The answer might be found in her life story, which featured many of the factors that our studies indicate can boost cognitive reserve and hold dementia at bay. For one thing, she was well educated—having attended school for 22 years, a lot for a woman born in 1923. Her younger sister, Betty Borman, who joined our study after Marge's death, later relayed that both she and Marge graduated from Chicago Teachers College in the 1940s.

From the data we collected, I knew that Marge was cognitively and socially active. Betty later described her sister as a voracious reader, who could get through a book in a day. She told me that Marge founded a book club and that she and her late husband were involved in a local theater company. Marge also maintained a positive attitude, despite many adversities: she buried two of her three sons and two husbands.

Credit: David A. Bennett

Tests of Marge's personality and well-being backed up Betty's description. She had scored high on “purpose in life” and conscientiousness and low on neuroticism, anxiety, depressive symptoms and harm avoidance, a trait that encompasses shyness, excessive worrying and pessimism. Despite having a bad back, Marge was no homebody and scored the maximum possible in “life space”—a measure of one's geographical range—on our survey.

It is interesting to contrast Marge with another of our female participants, Mary.* She also enrolled at age 79 and, like Marge, completed eight annual clinical evaluations before her death at age 87. Mary's MMSE score at baseline was a solid 28 but declined to half that at her final evaluation. She was diagnosed with mild cognitive impairment at age 81, dementia at 84 and Alzheimer's at 85.

At autopsy, Mary's brain weighed 1,088 grams, much smaller than Marge's. And unlike Marge's brain, hers showed scarring from three small infarcts, although she had no history of strokes. But like Marge, Mary had mild tissue loss and enough damage to meet the pathological criteria for Alzheimer's. She actually had less beta-amyloid and fewer tangles than Marge did.

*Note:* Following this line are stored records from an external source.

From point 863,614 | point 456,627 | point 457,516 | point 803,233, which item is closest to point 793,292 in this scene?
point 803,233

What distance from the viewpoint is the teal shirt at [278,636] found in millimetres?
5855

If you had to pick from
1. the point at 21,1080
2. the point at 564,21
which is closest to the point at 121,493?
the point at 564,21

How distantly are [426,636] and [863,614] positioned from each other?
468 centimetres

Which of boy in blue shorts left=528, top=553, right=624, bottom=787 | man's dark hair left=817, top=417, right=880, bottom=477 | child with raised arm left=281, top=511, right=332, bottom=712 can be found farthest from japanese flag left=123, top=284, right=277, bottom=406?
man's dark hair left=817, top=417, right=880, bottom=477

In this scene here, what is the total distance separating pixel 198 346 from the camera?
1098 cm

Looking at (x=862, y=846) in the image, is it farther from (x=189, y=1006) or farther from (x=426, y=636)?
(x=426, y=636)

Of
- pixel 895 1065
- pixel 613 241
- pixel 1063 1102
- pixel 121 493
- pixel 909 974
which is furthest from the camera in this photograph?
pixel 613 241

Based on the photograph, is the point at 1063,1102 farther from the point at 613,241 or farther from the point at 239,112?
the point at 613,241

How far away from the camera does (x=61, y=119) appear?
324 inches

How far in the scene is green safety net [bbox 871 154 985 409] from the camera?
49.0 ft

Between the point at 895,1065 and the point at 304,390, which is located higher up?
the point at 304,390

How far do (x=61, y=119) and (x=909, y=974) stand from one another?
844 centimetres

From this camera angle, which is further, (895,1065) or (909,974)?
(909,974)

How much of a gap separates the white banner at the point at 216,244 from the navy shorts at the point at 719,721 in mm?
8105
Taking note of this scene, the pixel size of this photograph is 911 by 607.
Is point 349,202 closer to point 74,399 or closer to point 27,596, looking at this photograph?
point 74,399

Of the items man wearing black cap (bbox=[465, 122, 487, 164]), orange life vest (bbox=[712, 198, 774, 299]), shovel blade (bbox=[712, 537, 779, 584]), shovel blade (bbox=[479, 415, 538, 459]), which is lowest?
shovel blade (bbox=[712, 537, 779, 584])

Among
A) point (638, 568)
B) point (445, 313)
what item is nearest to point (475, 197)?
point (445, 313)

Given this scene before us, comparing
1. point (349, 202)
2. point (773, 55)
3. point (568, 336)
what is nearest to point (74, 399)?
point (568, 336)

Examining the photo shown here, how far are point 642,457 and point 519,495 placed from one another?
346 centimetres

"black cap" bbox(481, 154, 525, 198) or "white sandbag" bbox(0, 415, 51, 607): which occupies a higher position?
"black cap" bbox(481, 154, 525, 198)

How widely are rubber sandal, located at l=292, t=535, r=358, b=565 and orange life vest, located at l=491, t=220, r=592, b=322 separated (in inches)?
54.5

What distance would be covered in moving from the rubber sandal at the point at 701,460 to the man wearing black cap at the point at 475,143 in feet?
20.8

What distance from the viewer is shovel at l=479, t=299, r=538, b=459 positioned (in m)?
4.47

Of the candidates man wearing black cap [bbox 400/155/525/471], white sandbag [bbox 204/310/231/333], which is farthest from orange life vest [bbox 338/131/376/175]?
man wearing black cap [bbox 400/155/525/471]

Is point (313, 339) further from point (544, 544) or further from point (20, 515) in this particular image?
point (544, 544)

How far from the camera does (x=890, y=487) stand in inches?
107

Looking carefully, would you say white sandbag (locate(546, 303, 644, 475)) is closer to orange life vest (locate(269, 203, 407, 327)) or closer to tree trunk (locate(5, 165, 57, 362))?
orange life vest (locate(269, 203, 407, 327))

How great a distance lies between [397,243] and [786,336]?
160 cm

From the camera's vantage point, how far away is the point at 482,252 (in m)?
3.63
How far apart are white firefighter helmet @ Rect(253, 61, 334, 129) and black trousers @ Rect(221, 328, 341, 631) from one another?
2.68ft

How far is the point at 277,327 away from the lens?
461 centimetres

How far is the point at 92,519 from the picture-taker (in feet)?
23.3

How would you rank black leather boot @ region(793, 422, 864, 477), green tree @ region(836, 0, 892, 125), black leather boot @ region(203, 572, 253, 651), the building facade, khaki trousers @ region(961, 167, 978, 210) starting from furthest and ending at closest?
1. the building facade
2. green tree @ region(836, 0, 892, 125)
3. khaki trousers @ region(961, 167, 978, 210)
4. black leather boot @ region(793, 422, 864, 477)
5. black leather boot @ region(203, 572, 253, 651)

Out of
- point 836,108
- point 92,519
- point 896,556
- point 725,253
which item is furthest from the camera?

Despite having less Alzheimer's pathology than Marge, Mary suffered from a progressive loss of cognition, resulting in an inability to care for herself by the time of her death. Yes, she had a couple of small infarcts and some beta-amyloid in her blood vessels, and there may have been genetic differences that made Mary more vulnerable. But again, we found clues to her cognitive decline in her life story: Mary had 10 fewer years of education than Marge, having graduated only from high school. She scored low on measures of cognitive activity, purpose in life and life space. And she scored very high on harm avoidance, anxiety, neuroticism and depressive symptoms.

All efforts to develop therapies to prevent Alzheimer's have so far failed, but the comparison of these two women brings into focus the potential protective effects of life habits—ranging from early education to late-life social engagement. Marge and Mary had similar levels of Alzheimer's-related damage, yet their brains functioned at very different levels during their final years of life. —D.A.B.

*Not her real name.

Building a better brain as we age

Based on the results of scores of studies, here are 10 things you can do to reduce the risk of losing cognition and developing Alzheimer's dementia:

  1. Pick your parents well! Make sure you get good genes, a good education, a second language and music lessons. Avoid emotional neglect.
  2. Engage in regular cognitive and physical activity.
  3. Strengthen and maintain social ties.
  4. Get out and explore new things.
  5. Chillax and be happy.
  6. Avoid people who are downers, especially close family members!
  7. Be conscientious and diligent.
  8. Spend time engaged in activities that are meaningful and goal-directed.
  9. Be heart-healthy: what's good for the heart is good for the brain.
  10. Eat a MIND diet, with fresh fruit and vegetables and fish.
  11. (For fans of This is Spinal Tap, our list goes to 11.) Be lucky!